→ **Problem requirements**: Report how many lines in the records hold the string "gradientUnits"; give the number and nothing else.

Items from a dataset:
-------

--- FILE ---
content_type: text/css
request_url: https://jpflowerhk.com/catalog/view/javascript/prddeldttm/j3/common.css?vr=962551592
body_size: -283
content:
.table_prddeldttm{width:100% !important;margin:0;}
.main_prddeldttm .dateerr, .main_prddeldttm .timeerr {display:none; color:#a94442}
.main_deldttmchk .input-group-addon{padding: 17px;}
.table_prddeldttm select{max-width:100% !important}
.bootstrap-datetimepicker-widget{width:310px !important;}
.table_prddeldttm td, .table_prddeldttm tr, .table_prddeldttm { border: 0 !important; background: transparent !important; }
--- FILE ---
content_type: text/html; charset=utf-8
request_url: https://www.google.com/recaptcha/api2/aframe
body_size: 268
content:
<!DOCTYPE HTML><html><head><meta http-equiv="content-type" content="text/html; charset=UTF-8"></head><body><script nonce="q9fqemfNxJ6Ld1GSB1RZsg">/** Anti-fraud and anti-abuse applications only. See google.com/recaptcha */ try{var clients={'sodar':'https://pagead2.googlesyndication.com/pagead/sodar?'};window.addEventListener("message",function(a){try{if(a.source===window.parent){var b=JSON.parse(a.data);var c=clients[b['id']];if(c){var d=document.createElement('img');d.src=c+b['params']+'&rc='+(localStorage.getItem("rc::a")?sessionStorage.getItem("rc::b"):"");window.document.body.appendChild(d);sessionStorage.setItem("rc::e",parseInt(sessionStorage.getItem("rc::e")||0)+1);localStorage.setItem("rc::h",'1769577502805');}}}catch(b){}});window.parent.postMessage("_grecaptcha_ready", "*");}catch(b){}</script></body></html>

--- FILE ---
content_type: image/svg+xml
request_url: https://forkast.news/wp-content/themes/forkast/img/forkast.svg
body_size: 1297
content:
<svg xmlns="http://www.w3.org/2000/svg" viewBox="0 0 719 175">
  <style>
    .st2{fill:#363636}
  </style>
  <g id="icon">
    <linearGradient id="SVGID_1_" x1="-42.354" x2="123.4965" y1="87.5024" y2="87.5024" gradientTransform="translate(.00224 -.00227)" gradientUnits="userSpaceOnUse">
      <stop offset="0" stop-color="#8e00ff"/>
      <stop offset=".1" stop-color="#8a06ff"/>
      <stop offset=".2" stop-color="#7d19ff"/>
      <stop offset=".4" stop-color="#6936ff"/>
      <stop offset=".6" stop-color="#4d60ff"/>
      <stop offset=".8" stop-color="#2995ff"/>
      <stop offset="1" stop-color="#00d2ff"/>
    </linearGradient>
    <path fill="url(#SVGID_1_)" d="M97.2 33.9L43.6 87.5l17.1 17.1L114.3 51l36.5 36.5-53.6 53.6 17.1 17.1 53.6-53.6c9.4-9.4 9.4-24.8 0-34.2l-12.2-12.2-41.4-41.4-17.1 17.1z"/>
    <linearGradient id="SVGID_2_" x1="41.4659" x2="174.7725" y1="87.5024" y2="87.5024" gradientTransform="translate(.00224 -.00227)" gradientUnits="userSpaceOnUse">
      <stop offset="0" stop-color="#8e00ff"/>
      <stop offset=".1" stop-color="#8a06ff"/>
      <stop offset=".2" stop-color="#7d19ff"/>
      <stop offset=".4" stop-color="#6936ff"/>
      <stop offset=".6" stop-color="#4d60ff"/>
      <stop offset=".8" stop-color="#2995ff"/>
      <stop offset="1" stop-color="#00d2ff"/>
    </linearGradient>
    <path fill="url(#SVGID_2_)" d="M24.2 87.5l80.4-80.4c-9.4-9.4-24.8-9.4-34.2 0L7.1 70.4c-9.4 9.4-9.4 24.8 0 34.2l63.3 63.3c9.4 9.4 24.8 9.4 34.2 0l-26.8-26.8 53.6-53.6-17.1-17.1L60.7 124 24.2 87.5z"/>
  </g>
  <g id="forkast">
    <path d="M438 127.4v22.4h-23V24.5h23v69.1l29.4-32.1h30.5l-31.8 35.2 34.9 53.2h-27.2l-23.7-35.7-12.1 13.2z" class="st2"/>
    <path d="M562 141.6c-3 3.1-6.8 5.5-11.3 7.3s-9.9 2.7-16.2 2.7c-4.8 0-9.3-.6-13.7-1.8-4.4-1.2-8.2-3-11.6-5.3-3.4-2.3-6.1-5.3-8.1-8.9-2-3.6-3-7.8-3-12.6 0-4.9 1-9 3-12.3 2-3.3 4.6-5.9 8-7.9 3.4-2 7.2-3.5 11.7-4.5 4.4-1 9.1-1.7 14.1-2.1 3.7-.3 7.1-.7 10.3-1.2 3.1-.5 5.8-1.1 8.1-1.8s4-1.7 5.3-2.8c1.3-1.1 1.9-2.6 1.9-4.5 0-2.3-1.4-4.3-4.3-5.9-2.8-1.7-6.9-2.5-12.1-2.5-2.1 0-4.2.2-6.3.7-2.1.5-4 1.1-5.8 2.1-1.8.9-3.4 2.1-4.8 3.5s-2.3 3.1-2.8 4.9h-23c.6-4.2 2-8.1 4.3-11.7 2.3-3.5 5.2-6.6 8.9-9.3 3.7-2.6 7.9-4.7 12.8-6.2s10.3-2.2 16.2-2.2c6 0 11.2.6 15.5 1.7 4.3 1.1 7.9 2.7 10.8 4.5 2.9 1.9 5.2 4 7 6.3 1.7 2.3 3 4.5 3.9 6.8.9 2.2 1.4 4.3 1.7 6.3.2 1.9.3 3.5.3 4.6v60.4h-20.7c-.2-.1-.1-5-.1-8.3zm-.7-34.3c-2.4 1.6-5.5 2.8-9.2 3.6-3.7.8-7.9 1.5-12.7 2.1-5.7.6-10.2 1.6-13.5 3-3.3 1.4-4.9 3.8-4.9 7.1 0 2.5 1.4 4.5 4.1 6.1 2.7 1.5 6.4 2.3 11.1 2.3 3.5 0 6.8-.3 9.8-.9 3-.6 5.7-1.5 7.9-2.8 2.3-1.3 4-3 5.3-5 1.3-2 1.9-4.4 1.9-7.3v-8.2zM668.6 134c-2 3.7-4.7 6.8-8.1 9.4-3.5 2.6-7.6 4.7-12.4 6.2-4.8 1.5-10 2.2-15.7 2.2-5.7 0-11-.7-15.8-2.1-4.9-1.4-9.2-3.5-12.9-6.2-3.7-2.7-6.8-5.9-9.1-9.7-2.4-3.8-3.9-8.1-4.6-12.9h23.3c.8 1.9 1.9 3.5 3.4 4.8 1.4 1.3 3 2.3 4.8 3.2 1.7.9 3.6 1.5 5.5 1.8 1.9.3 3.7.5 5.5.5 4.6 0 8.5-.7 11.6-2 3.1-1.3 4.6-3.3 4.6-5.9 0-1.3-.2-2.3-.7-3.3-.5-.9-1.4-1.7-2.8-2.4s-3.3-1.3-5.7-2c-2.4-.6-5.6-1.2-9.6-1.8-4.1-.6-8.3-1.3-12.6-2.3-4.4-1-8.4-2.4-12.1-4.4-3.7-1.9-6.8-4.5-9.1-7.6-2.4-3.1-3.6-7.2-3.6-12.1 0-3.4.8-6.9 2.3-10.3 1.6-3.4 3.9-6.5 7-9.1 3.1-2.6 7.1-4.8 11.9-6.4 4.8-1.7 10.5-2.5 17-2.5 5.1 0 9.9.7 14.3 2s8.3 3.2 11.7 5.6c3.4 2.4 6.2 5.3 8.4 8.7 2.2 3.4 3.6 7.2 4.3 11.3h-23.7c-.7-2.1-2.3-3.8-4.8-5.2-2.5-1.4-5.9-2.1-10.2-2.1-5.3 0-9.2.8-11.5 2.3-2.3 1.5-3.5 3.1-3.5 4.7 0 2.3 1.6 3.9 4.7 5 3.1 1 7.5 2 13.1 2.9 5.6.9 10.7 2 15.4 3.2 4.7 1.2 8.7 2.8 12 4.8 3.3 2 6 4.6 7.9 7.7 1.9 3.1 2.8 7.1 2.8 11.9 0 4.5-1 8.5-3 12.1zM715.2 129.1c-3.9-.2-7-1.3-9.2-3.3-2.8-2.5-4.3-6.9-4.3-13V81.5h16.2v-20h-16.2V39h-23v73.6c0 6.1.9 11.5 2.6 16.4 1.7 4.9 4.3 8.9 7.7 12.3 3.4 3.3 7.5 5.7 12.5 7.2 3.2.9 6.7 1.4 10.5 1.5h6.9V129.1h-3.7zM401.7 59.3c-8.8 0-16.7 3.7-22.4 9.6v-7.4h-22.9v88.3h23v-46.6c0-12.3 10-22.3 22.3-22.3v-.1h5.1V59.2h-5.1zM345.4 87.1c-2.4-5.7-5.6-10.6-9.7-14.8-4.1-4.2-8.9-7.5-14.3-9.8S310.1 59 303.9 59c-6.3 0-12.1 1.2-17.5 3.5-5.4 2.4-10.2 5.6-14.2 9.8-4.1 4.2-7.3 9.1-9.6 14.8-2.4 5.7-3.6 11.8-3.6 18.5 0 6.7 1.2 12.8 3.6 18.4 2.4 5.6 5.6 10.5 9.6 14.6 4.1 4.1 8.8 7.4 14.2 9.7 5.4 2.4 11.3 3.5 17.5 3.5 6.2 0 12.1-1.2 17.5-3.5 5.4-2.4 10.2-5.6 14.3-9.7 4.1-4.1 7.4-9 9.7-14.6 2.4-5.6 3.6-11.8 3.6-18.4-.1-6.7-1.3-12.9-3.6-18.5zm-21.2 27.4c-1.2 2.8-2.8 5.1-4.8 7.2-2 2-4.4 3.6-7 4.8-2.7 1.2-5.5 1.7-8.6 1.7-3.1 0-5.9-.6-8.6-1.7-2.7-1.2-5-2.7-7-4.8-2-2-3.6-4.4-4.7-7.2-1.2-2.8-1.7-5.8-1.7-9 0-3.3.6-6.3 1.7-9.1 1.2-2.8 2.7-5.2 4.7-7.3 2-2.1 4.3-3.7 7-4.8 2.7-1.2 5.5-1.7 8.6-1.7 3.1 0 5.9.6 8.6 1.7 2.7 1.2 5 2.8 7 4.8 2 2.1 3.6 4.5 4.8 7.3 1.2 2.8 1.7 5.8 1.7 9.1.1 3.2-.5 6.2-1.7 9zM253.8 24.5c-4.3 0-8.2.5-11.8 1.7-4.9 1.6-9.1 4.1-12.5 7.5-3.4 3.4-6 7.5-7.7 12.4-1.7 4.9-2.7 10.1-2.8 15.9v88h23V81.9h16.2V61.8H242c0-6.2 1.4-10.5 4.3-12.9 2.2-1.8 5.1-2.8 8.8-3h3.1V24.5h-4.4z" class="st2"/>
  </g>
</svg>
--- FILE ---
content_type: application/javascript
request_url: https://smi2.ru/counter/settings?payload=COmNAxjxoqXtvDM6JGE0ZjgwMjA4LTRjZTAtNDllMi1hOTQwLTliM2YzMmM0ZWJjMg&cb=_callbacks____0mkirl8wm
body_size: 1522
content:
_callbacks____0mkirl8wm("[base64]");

-------

→ **Worked solution**: 2